The Grand Canal is an ancient waterway that is the main route through Venice. It is lined with magnificent buildings that were built from the 13th to the 18th centuries by wealthy Venetian families. The best way to view these is to travel by vaporetto(water bus) – the no.1 and no.2 both travel from end to end – or you can take a water taxi or gondola.
This important gallery of fine art traces the development of Venetian art and artists chronologically up to the 18th century. Students can see a vast range of art inspired by the many different perspectives a single city can provide. The collection includes influential works by Bellini Carpaccio, Tintoretto, Giorgione and Canaletto.
Set along the southside of St Mark’s Square, this museum exhibits fascinating art, documents, artefacts, and maps that shed light on the history and day-to-day life of Venice across the centuries. The Napoleonic Wing is decorated in a stunning neoclassical style and houses a prestigious collection of works by Venetian sculptor Antonio Canova.

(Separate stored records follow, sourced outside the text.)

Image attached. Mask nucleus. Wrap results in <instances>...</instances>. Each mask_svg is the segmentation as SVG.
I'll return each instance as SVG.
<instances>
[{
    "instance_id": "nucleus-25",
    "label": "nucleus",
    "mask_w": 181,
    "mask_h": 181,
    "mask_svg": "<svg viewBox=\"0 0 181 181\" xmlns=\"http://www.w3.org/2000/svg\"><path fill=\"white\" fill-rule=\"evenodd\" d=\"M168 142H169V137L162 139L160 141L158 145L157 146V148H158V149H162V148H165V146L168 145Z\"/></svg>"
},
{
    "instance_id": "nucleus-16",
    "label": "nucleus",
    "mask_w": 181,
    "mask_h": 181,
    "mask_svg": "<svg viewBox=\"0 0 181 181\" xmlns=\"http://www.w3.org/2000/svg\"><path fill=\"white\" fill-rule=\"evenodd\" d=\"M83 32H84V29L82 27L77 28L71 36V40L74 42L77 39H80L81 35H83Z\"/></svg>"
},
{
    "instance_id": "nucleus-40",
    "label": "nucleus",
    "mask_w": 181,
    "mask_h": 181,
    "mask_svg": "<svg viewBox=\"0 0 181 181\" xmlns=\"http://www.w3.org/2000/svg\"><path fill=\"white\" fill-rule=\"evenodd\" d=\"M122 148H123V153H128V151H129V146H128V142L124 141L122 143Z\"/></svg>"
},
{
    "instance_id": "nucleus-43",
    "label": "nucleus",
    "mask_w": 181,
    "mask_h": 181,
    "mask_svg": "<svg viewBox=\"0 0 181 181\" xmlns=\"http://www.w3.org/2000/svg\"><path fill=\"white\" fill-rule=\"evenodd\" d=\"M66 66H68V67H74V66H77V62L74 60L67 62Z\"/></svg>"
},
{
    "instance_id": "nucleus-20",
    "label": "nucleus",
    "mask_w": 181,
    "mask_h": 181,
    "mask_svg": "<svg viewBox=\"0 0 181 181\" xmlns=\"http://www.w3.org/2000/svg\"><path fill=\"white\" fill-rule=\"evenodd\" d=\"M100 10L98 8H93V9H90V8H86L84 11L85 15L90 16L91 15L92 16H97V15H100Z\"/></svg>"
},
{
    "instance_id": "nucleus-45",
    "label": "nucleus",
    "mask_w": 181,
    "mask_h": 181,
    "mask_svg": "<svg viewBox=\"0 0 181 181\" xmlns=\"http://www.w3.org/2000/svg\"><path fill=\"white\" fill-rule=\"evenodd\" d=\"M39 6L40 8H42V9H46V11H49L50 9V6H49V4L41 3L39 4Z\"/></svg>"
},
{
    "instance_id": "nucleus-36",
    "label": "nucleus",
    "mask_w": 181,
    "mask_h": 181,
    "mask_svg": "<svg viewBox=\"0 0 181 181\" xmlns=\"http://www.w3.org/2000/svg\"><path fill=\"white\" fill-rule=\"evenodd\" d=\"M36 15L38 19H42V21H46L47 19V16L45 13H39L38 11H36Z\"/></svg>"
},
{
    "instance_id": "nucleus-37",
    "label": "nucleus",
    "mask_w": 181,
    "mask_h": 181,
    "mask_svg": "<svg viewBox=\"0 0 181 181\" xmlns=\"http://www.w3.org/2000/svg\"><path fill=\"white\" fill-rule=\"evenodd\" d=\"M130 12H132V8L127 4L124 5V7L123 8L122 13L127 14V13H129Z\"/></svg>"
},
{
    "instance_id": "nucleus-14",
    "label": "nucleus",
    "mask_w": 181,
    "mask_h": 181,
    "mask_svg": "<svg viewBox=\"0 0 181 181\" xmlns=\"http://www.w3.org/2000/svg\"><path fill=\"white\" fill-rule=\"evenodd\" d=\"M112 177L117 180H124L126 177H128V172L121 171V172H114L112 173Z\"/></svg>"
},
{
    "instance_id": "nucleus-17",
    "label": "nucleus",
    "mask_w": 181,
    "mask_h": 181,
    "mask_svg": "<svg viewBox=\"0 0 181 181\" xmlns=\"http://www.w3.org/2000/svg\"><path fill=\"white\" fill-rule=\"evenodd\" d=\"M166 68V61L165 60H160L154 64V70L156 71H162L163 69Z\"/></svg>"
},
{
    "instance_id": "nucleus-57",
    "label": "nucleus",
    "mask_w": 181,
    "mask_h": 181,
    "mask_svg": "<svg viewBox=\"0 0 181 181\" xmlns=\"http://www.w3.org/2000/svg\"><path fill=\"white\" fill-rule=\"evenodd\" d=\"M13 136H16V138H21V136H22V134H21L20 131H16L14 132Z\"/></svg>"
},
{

The former marine customs house sits at the punta, or very head, of the Grand Canal, and offers wonderful views of the Venetian basin. Like Palazzo Grassi, it is now a modern exhibition space, showing contemporary works from the collection of François Pinault, who had the interior remodelled with clean lines and polished surfaces by Tadao Ando.
The Collection is the most important museum in Italy for European and American art from the first half of the 20th century. It is located in Peggy Guggenheim’s former home, Palazzo Venier dei Leoni, and presents her personal collection of 20th century art. It ranges from cubism to abstract expressionism, enabling students to see a range of works and styles.
Built between 1748 and 1772 for a Bolognese family, this palace is one of the last of the great noble residences on the Grand Canal. It was bought by businessman François Pinault in 2005 to showcase his important collection of modern and contemporary art. Its interior was remodelled by architect Tadao Ando and it contains a 600-seat outdoor theatre.
The Ca d’Oro is one of the most famous civilian buildings of Venice. The gallery houses a wonderful art collection, from the Venetian, Tuscan and Flemish schools of artistic talent. There is also a collection of bronzes, Renaissance sculptures and an interesting ceramic collection.
Tip: The ‘Golden House’ was named due to the gilt and polychrome decorations that once adorned its walls.
Learn about the ancient craft of Venetian mask-making as you are taken through the detailed processes of design, clay moulding and material application. This is a fascinating opportunity to learn about one of the city’s famous traditions and the history behind the masks.
Tip: Use your creativity to create your own bright Venetian mask.